* [Prompt]
Write out the data below in full, unchanged, minus the images.

* [Given data]
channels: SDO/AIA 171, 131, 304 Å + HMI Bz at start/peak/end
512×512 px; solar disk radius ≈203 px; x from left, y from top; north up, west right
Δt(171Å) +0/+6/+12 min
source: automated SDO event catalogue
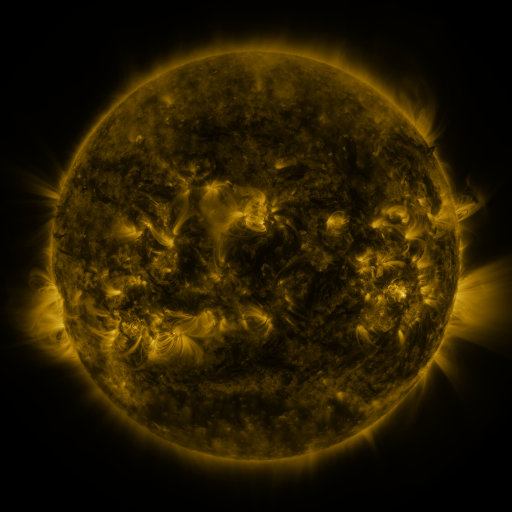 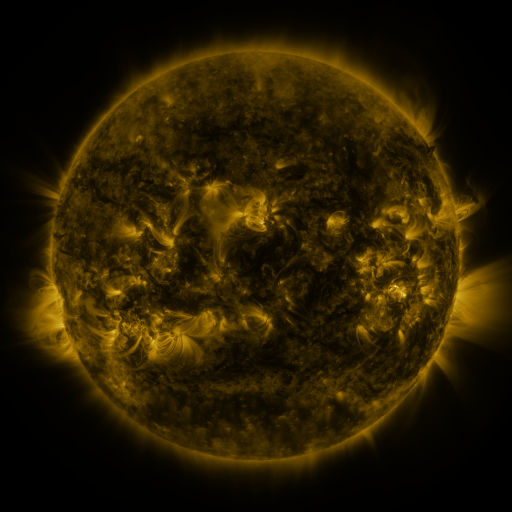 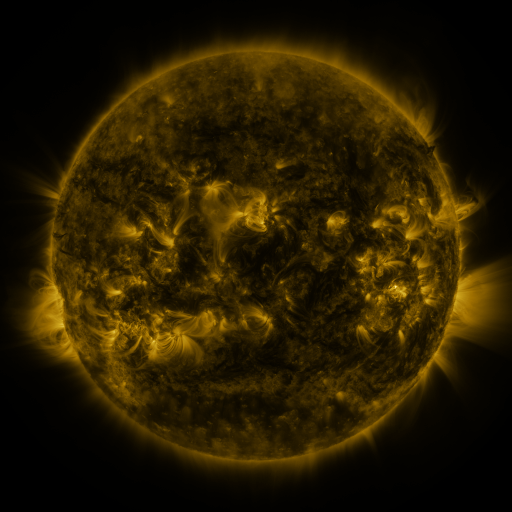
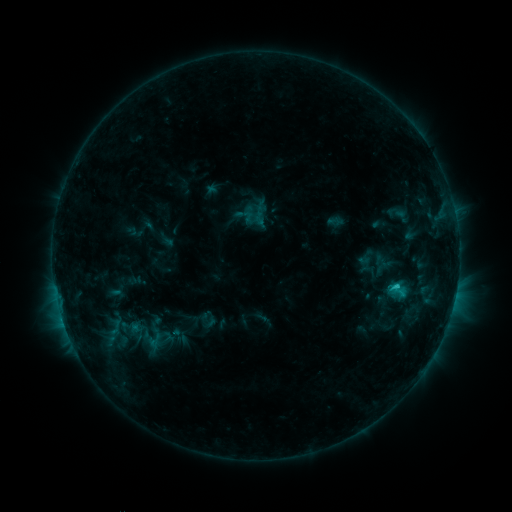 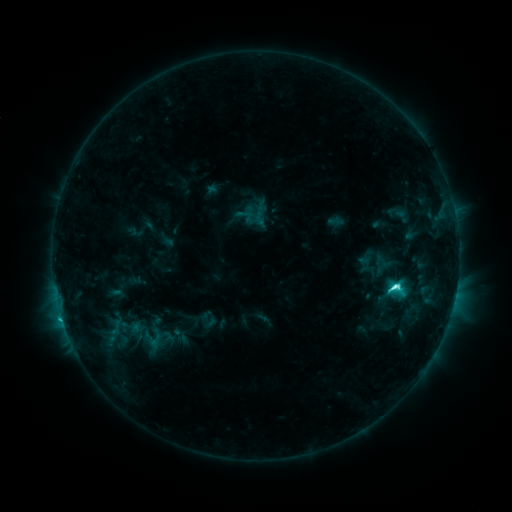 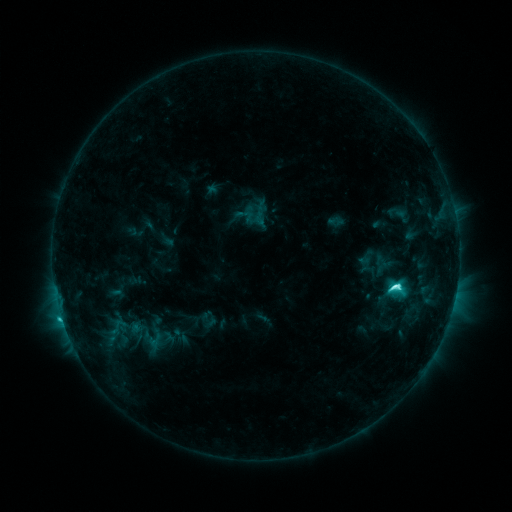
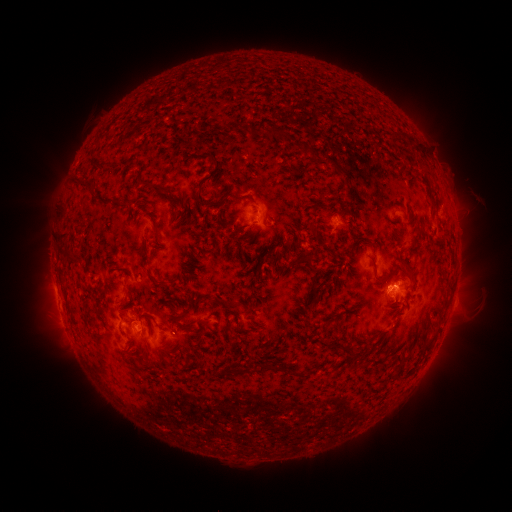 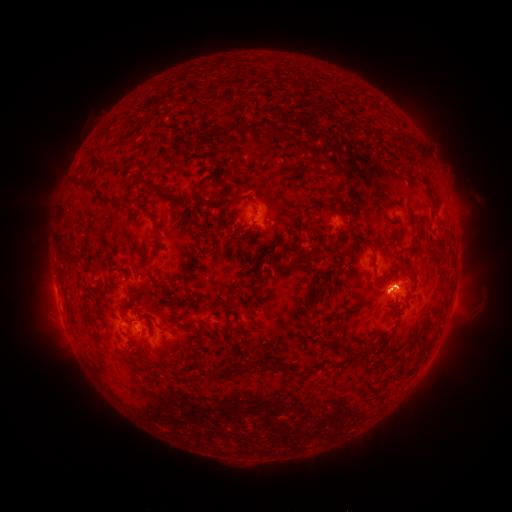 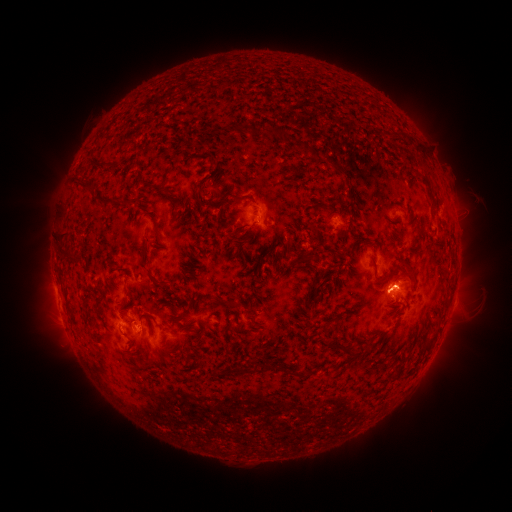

* [Task answer]
channels: SDO/AIA 171, 131, 304 Å + HMI Bz at start/peak/end
512×512 px; solar disk radius ≈203 px; x from left, y from top; north up, west right
Δt(171Å) +0/+6/+12 min
source: automated SDO event catalogue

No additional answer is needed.